→ **TASK INSTRUCTIONS**
Once you find the line containing "scientific name: Alcelaphus buselaphus" in the data below, copy it and each following line exactly, up to and including the line containing "genus: Canis", and nothing else.

→ **RECORDS TO PROCESS**

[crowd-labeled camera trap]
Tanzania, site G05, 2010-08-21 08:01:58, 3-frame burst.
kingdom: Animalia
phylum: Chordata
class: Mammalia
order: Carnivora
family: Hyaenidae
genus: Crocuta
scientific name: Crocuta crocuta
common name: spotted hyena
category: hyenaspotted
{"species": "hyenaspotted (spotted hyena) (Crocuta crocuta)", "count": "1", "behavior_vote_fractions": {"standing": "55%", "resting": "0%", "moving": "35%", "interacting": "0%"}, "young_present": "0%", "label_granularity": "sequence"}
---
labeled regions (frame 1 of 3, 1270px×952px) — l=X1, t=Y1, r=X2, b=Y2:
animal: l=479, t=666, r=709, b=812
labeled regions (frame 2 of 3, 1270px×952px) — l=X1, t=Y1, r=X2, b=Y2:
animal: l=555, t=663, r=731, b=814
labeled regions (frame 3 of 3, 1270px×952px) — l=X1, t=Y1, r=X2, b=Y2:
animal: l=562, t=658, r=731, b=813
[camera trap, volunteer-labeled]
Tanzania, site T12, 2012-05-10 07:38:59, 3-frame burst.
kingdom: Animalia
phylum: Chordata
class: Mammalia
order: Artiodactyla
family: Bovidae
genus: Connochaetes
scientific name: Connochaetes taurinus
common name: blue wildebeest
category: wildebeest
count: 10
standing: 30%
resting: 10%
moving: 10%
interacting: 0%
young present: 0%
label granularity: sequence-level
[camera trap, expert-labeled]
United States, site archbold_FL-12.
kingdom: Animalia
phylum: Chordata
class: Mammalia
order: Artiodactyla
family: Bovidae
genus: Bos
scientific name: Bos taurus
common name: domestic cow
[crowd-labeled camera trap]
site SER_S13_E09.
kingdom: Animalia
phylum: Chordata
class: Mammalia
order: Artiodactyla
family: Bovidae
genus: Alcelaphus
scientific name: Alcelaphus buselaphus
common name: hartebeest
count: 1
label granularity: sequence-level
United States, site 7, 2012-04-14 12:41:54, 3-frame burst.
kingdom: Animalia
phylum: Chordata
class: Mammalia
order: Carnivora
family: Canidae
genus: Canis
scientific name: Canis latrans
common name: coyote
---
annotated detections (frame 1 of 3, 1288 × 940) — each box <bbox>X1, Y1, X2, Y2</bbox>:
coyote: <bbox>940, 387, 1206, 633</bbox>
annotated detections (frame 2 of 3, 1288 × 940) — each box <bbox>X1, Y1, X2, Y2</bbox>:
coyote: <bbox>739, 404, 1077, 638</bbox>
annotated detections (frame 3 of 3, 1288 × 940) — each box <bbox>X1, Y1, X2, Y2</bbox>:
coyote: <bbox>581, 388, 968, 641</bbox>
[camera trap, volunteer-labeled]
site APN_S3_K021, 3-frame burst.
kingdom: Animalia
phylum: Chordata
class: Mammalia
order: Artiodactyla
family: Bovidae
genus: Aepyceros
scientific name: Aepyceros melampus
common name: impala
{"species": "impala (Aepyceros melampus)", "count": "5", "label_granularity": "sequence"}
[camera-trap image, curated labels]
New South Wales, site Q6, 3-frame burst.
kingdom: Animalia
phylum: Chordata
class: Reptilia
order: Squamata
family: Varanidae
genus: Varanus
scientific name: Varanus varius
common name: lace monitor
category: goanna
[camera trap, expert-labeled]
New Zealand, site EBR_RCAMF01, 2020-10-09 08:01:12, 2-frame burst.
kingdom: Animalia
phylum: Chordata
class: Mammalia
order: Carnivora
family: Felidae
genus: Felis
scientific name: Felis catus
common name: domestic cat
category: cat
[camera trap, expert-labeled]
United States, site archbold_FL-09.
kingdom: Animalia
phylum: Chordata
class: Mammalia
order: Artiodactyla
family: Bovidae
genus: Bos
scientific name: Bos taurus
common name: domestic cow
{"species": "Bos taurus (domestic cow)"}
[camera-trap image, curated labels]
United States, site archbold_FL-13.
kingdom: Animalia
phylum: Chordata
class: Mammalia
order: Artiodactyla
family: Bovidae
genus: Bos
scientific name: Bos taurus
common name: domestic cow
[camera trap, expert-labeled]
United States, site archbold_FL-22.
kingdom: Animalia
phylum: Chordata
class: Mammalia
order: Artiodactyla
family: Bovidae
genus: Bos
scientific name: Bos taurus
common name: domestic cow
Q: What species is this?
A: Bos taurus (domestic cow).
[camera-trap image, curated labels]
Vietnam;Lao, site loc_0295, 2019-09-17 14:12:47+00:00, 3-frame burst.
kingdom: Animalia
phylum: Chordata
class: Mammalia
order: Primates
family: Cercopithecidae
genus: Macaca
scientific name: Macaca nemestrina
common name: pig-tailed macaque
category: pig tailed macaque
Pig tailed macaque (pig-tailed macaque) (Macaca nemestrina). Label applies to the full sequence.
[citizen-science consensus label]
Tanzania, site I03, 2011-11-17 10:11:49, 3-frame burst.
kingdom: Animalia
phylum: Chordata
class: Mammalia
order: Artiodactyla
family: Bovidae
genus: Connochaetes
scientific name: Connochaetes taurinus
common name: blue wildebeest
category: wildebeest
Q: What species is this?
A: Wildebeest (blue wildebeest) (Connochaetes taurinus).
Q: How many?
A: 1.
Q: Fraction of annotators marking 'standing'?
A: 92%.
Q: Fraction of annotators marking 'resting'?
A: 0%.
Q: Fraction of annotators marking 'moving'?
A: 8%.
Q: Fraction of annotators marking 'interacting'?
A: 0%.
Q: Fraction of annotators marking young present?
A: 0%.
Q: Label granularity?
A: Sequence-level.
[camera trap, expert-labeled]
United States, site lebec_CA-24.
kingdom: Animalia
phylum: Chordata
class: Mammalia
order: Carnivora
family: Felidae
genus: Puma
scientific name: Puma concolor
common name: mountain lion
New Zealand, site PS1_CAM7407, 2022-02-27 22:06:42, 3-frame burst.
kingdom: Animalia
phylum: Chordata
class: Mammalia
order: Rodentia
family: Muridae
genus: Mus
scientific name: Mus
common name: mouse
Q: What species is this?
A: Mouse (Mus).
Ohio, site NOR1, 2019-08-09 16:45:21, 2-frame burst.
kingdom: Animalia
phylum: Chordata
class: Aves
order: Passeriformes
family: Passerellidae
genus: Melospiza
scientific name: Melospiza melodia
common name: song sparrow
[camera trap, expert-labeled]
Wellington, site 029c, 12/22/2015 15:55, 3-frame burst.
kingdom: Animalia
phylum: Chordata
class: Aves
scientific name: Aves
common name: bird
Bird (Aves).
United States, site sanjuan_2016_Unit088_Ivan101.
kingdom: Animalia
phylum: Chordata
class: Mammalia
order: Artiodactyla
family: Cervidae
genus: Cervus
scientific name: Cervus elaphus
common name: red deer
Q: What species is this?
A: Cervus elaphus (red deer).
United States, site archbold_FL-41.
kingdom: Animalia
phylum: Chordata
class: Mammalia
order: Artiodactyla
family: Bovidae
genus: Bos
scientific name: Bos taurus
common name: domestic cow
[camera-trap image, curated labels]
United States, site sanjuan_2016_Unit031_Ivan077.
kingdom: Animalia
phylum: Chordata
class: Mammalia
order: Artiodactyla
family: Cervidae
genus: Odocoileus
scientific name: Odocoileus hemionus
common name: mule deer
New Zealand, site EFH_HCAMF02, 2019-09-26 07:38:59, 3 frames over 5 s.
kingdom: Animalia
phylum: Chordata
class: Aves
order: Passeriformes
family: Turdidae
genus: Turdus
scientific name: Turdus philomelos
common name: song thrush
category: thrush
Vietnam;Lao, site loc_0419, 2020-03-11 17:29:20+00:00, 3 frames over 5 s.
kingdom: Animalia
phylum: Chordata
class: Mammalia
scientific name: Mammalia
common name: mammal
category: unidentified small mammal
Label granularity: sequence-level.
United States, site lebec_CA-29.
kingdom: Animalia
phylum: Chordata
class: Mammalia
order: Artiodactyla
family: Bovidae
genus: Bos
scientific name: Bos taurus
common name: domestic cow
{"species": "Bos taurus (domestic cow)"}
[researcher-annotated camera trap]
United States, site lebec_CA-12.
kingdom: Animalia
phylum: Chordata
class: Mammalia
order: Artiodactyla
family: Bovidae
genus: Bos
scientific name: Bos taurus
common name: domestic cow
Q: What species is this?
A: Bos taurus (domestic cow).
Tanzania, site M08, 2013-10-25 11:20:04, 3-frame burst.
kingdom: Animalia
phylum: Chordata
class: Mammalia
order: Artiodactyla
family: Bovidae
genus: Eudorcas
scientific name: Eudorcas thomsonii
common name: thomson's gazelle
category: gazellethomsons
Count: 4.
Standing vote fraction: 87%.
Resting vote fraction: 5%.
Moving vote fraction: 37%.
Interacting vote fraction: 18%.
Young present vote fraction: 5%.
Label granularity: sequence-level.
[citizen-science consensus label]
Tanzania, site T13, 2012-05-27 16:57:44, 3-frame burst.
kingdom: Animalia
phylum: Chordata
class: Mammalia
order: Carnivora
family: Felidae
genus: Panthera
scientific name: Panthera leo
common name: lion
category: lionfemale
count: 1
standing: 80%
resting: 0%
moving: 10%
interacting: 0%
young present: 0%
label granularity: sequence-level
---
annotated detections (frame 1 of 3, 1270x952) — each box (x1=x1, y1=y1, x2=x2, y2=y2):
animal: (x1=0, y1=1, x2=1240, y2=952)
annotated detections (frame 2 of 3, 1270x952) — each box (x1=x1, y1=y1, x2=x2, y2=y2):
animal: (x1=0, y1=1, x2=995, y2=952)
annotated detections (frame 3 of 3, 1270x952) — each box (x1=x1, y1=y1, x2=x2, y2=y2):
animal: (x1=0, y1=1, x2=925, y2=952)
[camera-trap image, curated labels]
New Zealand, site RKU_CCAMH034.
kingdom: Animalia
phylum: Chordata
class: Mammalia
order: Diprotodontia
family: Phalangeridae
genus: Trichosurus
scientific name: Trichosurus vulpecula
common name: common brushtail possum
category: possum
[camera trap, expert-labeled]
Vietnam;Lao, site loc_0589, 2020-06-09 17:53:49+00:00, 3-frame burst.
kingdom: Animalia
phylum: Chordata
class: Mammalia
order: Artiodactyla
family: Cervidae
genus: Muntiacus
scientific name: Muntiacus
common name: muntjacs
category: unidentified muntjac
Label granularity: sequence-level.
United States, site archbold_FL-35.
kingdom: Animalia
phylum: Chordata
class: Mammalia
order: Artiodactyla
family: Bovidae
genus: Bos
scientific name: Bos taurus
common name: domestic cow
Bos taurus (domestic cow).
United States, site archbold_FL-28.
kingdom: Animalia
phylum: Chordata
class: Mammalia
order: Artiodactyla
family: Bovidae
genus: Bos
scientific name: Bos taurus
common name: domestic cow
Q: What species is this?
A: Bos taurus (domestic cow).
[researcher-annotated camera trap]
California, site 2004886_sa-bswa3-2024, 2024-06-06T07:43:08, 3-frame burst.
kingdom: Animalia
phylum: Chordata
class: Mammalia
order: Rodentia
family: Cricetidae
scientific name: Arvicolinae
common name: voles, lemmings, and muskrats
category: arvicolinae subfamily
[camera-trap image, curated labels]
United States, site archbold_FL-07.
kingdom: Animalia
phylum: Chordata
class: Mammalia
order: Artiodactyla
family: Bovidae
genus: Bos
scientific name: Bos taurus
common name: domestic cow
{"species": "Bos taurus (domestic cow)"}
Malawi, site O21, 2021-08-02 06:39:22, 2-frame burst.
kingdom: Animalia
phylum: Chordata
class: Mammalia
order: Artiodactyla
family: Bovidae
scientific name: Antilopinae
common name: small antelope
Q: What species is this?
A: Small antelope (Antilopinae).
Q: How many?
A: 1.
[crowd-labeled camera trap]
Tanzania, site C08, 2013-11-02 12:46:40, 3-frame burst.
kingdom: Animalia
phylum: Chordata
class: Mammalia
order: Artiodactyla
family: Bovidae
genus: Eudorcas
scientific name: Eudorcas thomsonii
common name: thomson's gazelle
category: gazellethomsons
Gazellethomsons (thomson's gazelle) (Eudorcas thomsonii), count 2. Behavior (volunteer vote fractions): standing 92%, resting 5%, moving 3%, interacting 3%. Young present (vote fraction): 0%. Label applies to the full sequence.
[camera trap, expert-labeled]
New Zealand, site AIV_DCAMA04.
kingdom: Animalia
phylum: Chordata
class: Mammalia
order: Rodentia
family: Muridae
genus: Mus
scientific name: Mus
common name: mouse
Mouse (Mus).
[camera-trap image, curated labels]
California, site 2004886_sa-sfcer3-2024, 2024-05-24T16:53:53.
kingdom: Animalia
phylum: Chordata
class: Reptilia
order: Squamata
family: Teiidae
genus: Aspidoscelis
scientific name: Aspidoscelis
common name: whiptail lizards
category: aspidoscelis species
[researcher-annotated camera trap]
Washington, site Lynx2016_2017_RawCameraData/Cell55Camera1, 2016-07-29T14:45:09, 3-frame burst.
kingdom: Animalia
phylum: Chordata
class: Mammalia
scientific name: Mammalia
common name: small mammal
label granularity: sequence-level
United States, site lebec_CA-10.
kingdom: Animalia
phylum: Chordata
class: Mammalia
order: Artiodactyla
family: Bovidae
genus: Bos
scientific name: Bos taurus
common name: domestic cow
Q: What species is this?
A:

→ **SOLUTION**
scientific name: Alcelaphus buselaphus
common name: hartebeest
count: 1
label granularity: sequence-level
United States, site 7, 2012-04-14 12:41:54, 3-frame burst.
kingdom: Animalia
phylum: Chordata
class: Mammalia
order: Carnivora
family: Canidae
genus: Canis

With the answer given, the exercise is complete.